--- start Records provided ---

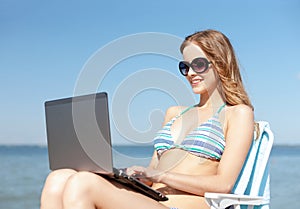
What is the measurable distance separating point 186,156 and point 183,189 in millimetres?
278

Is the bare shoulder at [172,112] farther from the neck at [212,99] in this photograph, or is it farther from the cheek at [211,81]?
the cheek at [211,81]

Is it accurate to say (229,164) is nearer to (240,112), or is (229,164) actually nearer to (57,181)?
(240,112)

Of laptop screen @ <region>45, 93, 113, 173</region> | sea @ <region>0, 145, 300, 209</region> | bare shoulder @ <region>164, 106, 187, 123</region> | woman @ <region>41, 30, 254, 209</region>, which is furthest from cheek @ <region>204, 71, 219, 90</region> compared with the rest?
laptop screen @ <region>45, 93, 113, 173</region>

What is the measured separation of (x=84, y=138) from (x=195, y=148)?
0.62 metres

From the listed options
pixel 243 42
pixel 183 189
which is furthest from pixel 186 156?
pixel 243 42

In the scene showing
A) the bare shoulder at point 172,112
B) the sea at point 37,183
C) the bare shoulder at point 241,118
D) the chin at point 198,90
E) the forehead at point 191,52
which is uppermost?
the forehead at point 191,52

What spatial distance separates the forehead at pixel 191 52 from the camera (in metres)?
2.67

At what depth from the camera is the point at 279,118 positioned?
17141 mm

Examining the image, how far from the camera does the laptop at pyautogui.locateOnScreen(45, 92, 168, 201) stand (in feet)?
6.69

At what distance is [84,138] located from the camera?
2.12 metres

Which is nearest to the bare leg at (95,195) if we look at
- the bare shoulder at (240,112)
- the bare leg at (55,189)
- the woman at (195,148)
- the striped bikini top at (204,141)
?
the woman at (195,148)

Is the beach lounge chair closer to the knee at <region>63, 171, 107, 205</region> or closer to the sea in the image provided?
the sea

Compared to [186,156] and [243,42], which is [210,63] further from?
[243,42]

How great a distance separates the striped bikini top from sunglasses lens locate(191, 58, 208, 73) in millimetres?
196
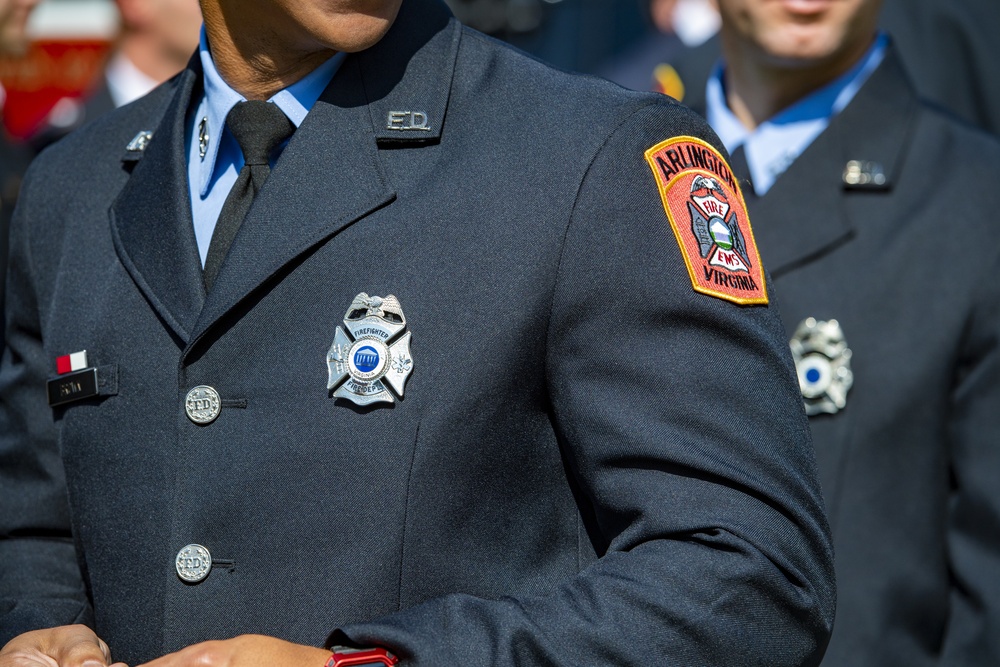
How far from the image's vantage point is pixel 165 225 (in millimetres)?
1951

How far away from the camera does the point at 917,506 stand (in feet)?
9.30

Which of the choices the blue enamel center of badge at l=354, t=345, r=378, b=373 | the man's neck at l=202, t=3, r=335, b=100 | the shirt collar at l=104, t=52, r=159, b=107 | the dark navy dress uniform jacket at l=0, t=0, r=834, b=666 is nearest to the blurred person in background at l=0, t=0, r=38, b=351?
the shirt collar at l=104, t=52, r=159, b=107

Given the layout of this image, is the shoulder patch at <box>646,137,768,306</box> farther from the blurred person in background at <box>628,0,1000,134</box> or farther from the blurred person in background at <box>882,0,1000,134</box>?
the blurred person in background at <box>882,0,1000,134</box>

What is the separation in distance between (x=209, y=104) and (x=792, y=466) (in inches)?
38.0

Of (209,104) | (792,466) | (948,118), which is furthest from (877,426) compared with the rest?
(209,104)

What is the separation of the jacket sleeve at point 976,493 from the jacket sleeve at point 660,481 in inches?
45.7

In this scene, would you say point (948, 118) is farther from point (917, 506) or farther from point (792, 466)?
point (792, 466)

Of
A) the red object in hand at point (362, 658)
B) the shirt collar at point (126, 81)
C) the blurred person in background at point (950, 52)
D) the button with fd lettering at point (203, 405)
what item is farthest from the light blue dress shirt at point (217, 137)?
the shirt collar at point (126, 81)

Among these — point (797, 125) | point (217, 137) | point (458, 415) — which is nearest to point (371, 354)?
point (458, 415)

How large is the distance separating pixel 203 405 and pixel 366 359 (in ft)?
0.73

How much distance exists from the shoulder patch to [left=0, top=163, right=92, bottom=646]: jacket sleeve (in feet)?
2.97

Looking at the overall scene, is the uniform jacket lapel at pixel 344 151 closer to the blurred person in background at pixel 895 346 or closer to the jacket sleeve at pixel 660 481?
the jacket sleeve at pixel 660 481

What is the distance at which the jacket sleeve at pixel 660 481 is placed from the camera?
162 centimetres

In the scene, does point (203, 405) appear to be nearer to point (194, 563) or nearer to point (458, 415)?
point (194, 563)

--- end Records provided ---
--- start Records provided ---

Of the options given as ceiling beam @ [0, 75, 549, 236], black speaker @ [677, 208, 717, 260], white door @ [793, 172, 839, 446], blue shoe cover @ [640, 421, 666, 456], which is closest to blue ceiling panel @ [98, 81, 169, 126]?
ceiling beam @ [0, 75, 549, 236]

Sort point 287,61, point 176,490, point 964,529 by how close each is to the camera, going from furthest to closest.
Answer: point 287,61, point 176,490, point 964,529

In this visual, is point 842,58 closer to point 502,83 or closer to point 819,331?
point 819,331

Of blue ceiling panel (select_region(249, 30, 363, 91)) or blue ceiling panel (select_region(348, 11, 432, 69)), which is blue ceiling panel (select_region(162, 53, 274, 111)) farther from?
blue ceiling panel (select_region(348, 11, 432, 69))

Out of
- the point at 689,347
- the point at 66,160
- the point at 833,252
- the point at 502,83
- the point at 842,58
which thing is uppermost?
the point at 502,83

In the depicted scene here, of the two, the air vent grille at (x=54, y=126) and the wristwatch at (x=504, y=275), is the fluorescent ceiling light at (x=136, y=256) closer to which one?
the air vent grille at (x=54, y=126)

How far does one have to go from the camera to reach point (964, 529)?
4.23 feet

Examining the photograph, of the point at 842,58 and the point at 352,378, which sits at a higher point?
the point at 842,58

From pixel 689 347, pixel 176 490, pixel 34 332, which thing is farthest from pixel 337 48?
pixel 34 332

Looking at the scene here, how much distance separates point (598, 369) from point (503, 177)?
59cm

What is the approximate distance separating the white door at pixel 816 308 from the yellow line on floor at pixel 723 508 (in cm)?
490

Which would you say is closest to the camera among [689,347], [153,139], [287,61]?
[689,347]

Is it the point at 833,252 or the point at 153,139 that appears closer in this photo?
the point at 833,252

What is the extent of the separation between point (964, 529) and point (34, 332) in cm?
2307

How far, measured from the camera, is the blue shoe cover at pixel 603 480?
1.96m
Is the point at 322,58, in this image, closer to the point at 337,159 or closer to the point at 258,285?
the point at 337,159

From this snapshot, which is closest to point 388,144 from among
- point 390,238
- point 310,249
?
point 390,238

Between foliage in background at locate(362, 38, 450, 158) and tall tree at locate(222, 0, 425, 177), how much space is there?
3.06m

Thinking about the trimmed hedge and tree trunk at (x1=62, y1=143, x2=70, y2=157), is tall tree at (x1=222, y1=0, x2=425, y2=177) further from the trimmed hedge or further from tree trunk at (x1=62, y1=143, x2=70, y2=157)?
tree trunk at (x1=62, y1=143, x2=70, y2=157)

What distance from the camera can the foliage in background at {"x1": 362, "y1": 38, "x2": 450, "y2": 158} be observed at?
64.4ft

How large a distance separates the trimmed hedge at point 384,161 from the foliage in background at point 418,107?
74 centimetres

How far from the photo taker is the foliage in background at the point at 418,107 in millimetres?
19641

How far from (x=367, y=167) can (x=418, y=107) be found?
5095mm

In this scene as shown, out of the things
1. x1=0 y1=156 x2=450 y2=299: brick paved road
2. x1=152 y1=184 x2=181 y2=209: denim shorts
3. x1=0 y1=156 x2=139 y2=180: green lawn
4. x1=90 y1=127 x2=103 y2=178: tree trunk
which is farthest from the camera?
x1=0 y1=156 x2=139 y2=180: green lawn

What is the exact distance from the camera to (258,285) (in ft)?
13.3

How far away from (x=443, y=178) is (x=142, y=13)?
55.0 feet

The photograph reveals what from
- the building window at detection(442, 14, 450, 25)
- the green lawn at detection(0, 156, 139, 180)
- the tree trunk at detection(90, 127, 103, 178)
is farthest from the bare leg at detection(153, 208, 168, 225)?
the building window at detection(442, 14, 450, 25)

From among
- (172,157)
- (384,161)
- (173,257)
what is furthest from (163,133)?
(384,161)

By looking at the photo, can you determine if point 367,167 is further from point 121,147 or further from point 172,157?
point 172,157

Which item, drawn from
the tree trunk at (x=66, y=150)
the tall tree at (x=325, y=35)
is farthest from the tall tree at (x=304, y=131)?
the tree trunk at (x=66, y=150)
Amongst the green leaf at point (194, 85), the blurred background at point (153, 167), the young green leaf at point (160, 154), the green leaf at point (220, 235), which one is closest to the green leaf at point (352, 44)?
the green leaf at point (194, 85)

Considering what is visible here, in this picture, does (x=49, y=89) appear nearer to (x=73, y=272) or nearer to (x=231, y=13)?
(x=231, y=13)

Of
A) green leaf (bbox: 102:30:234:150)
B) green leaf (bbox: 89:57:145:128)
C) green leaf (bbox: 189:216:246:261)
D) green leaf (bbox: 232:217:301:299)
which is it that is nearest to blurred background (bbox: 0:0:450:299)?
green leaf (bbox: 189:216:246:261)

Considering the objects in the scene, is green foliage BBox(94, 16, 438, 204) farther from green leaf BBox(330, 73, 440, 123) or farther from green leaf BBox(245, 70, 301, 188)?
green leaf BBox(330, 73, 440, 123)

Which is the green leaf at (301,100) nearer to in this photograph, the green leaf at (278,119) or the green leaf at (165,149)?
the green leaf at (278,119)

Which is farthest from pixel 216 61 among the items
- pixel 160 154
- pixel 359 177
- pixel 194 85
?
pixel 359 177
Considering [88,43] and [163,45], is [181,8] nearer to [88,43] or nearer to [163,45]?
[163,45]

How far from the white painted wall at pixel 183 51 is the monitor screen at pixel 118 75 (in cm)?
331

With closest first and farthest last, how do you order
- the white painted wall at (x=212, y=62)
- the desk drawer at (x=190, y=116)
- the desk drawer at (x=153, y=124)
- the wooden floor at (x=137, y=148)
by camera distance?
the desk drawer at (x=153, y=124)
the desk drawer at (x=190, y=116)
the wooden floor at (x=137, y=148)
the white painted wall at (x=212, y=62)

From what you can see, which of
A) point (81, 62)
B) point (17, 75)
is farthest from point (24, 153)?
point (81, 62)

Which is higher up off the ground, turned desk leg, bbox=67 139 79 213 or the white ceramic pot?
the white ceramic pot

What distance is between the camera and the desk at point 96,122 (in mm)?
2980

--- end Records provided ---
--- start Records provided ---

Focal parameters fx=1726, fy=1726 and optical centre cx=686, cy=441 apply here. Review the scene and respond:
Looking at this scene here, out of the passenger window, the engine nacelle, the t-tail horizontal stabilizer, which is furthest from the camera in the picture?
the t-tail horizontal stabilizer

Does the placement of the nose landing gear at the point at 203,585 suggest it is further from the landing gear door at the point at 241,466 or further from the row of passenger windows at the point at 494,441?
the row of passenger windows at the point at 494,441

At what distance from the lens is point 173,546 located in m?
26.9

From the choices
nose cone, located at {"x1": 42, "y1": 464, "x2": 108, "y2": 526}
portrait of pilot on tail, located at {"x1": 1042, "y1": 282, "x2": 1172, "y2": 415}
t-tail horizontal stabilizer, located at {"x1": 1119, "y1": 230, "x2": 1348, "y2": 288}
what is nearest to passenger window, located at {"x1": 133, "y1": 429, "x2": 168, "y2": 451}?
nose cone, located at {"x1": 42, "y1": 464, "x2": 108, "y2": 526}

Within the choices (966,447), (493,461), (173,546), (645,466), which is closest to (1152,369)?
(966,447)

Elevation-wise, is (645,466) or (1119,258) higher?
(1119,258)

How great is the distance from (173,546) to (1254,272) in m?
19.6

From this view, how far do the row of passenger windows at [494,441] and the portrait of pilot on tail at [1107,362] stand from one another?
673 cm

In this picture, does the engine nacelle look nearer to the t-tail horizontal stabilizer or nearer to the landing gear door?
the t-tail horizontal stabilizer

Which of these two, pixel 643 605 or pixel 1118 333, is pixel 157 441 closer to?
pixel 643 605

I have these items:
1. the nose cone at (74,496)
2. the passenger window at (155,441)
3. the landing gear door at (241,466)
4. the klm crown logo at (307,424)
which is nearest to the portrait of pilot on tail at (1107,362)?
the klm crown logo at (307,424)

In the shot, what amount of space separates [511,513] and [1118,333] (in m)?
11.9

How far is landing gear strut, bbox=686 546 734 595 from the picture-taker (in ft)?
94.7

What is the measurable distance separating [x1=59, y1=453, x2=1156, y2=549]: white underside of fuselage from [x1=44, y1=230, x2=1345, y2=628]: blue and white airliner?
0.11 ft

--- end Records provided ---

### Problem to solve
List every line in the listing above that contains the word "foliage".

### Exercise output
Between foliage in background at locate(362, 38, 450, 158) and tall tree at locate(222, 0, 425, 177), how much space is there?
What distance from the camera can the foliage in background at {"x1": 362, "y1": 38, "x2": 450, "y2": 158} be observed at?
How large a distance separates the trimmed hedge at point 384,161 from the foliage in background at point 418,107?
How far from the photo taker is the foliage in background at the point at 418,107 in millimetres?
Considering the objects in the scene, is green foliage BBox(94, 16, 438, 204) farther from green leaf BBox(330, 73, 440, 123) or farther from green leaf BBox(245, 70, 301, 188)?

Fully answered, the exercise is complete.